Kinesiology Taping methods for hip pain

Hip pain, whether chronic or acute, can be a troublesome problem for strength athletes. Lower body power and strength based movements are often heavily influenced by the hips, and their abilities to support one’s power. A painful hip can influence range of motion, which will impact squats, triple extension, and much more.

One way to potentially counter hip pain is with kinesiology tape and its proprioceptive abilities. To assist us with an easy hip pain taping technique, we reached out to Joe Gambino, PT, DPT, and CSCS at Perfect Stride Physical Therapy, New York City. Check out the video and descriptive taping method below.

Note: All motions shown are for informational purposes only. We highly recommend consulting with a medical professional to treat any injury or lasting tightness/discomfort as a result of athletic activity. The information in this article and video is not meant to prevent or cure any disease or injury. It’s always a good idea to consult with a medical professional or trainer before attempting any new training methodology. If you experience any sharp pain while exercising, discontinue movements immediately.

Why Tape the Hip?

There are multiple reasons a strength athlete might tape the hip. For this taping method we’ll be focusing on the Iliotibial Band (ligament that runs down the side of the leg) and the musculature that surrounds this area. Overuse is one of the main reasons an athlete may experience hip discomfort. Check out the anatomical landmarks we’ll hit in our taping below.

  • Iliotibial Band 
  • Tensor Fascia Latae
  • Sartorius

The taping method below can be used to assist hip movement by providing proprioceptive needs.

1. Iliotibial Band Star

To begin, an athlete will cut three strips of tape between 6-8 inches in length, or the length of the hand. Next, the athlete will round the edges of each strip of tape, so the corners don’t snag on clothing.

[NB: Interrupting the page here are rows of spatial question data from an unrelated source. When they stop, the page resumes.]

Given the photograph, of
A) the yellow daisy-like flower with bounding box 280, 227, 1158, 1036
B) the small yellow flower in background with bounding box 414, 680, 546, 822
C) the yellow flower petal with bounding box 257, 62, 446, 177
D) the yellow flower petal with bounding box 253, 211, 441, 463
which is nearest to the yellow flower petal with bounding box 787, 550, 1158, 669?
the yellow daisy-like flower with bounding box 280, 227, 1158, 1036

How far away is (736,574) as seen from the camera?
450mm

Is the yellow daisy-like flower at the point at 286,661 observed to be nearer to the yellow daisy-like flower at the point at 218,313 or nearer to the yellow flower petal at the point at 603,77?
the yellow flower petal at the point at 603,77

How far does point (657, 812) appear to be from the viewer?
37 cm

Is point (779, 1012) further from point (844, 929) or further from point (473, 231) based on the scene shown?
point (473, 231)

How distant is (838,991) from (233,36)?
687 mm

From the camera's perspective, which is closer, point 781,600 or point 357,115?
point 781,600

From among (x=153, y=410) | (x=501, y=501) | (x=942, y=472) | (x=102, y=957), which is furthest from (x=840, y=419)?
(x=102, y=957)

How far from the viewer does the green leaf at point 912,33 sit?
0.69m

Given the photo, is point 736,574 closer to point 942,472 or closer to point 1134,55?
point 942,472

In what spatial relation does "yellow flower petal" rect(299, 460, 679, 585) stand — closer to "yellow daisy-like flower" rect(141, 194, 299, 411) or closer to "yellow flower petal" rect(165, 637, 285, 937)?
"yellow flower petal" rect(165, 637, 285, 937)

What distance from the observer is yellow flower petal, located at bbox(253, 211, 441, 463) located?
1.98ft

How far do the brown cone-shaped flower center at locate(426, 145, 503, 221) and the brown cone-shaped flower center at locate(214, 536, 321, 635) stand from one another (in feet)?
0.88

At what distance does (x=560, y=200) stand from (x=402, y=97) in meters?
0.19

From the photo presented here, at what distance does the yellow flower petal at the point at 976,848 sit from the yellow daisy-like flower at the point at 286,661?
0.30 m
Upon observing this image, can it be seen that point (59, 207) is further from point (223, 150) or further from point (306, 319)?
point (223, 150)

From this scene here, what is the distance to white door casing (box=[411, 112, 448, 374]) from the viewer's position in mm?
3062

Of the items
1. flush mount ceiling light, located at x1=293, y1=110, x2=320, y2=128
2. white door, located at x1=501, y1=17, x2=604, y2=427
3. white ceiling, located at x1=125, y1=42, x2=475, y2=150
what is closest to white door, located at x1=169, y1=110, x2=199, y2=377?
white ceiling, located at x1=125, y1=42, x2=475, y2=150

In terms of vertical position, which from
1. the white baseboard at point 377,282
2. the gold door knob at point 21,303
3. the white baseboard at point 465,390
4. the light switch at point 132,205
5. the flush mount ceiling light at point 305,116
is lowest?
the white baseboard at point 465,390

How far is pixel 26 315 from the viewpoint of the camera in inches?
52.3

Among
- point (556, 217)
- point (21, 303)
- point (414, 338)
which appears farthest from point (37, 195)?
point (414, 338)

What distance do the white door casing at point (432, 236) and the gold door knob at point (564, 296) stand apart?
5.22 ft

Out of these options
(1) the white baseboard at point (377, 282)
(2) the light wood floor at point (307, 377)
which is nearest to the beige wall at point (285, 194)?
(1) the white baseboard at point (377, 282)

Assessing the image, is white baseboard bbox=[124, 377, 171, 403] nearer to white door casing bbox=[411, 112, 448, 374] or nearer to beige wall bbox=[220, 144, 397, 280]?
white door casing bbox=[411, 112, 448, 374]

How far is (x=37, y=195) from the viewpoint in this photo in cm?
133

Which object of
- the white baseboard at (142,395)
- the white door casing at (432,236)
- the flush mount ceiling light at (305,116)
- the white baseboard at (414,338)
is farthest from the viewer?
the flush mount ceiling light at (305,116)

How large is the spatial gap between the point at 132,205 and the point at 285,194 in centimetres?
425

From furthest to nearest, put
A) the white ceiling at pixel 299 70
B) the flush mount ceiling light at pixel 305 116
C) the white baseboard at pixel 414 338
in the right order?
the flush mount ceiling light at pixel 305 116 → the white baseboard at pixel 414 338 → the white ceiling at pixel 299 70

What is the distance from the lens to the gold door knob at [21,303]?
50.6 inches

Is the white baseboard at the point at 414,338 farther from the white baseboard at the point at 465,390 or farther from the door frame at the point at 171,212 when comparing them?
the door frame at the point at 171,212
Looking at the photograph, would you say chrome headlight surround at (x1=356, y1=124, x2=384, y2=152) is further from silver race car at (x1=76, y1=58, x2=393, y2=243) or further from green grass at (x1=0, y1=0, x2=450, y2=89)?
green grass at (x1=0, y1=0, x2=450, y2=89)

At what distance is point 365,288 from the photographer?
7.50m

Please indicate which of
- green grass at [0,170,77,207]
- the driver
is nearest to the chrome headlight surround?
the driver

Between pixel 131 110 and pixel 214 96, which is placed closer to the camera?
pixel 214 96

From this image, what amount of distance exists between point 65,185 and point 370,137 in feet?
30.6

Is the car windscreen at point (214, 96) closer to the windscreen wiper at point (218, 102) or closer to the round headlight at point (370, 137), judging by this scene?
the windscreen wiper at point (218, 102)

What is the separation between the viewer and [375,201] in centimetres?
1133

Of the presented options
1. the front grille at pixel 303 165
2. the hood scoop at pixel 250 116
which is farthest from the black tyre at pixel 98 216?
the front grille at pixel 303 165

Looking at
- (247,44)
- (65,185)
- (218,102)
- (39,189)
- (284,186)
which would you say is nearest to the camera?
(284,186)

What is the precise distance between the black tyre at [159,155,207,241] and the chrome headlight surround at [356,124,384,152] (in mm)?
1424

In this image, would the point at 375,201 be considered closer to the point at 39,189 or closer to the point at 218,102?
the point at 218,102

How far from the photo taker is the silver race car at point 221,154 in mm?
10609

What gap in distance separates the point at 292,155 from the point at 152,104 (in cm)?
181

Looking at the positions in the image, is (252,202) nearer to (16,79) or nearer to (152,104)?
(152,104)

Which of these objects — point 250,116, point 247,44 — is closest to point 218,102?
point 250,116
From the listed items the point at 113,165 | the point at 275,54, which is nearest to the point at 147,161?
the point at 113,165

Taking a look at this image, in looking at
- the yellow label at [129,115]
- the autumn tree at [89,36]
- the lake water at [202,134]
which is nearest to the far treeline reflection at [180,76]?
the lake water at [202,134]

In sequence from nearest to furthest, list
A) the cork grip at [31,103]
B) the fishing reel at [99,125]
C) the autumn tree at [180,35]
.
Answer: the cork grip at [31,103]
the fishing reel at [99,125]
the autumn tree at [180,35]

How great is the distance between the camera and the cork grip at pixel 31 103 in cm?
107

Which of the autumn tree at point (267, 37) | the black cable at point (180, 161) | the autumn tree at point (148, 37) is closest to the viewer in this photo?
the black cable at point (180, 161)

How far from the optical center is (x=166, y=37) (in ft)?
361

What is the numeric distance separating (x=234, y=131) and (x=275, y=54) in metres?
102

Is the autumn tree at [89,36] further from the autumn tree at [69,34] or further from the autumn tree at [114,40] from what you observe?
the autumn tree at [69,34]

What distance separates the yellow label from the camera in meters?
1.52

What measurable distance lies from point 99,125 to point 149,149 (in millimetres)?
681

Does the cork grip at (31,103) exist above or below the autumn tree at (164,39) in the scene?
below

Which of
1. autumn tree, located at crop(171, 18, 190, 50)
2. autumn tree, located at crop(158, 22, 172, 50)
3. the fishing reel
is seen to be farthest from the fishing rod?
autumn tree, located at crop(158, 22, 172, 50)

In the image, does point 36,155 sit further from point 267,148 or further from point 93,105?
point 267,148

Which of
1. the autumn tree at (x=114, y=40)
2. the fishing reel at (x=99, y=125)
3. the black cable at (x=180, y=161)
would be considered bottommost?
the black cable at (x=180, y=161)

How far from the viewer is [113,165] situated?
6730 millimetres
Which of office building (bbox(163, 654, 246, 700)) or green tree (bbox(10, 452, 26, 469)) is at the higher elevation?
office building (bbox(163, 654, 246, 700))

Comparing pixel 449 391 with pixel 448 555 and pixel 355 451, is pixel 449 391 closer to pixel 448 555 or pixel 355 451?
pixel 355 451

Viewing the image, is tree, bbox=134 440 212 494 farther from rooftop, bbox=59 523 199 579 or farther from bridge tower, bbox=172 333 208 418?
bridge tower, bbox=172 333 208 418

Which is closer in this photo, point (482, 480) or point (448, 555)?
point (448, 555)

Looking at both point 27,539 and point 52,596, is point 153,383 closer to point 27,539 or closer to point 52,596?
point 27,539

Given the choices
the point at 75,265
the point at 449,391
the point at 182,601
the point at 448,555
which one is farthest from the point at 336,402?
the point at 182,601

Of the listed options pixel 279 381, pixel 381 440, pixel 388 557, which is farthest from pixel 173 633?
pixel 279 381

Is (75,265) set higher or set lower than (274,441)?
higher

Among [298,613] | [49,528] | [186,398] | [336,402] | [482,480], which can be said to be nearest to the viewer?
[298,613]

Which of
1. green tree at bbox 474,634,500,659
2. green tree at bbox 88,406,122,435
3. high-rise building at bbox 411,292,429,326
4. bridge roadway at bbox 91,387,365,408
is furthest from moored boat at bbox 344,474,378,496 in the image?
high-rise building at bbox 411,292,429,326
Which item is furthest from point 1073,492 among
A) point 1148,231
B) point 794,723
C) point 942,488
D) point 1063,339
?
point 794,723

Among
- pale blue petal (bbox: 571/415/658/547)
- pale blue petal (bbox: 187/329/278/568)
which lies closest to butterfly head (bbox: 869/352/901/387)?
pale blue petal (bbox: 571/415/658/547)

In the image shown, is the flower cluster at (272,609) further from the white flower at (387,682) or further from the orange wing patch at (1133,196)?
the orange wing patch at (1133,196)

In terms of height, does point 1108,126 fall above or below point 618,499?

The tape’s placement will be dependent on where an athlete experiences pain and discomfort along the Iliotibial Band. Once the pain point is located, the athlete will take one strip of tape and tear it in the middle, similar to a bandaid leaving 2-inch anchors on each side. The middle of this strip will be placed on the area of pain, then the athlete will apply a 20-50% stretch on each side of the tape. After, the athlete will rub it in for adhesive purposes.

Kinesiology Taping for Hip

The second strip will be placed in on the pain point in similar manner with a 20-50%, then adequate rub in. This strip once placed will resemble an ex on the athlete. The last piece will be applied similarly to the first two, and will result in what looks like asterics symbol.

Kinesiology Taping for Hip Final

Tips for Hip Taping with Kinesiology Tape

  1. Create Equal Tension: Each strip should have a similar level of tension, which will vary between 20-50%.
  2. Proprioception: Gambino stated that tape itself isn’t the cure for pain, but it’s a facilitator for the body’s perception of it. The skin is very sensitive and the tape’s ability to create tension will give the brain feedback to decrease discomfort.
  3. Even Strips: When using three strips of tape for taping the hip, make sure to cut three pieces in similar length to ensure an equal fit..
  4. Hair and Taking It Off: If you’re excessively hairy in a specific area, then you’ll pull off little pieces at a time, and use your hand to gently repeatedly chop the tape off (in a karate chopping motion). You can also pinch the skin to release some of the tapes tension, while taking it off in a partitioned manner.
  5. Cut the Edges: The final tip was the cut the edges of the tape, so it’s rounded. This will prevent the corners from getting caught on edges of clothes and shoes.

Final Hip Taping Considerations

Kinesiology tape isn’t meant to cure or eradicate hip pain, but help alleviate discomfort. The Iliotibial Band can be a troublesome ligament when it comes to overuse for many athletes, so tape may be a useful method for limiting intra-workout discomfort.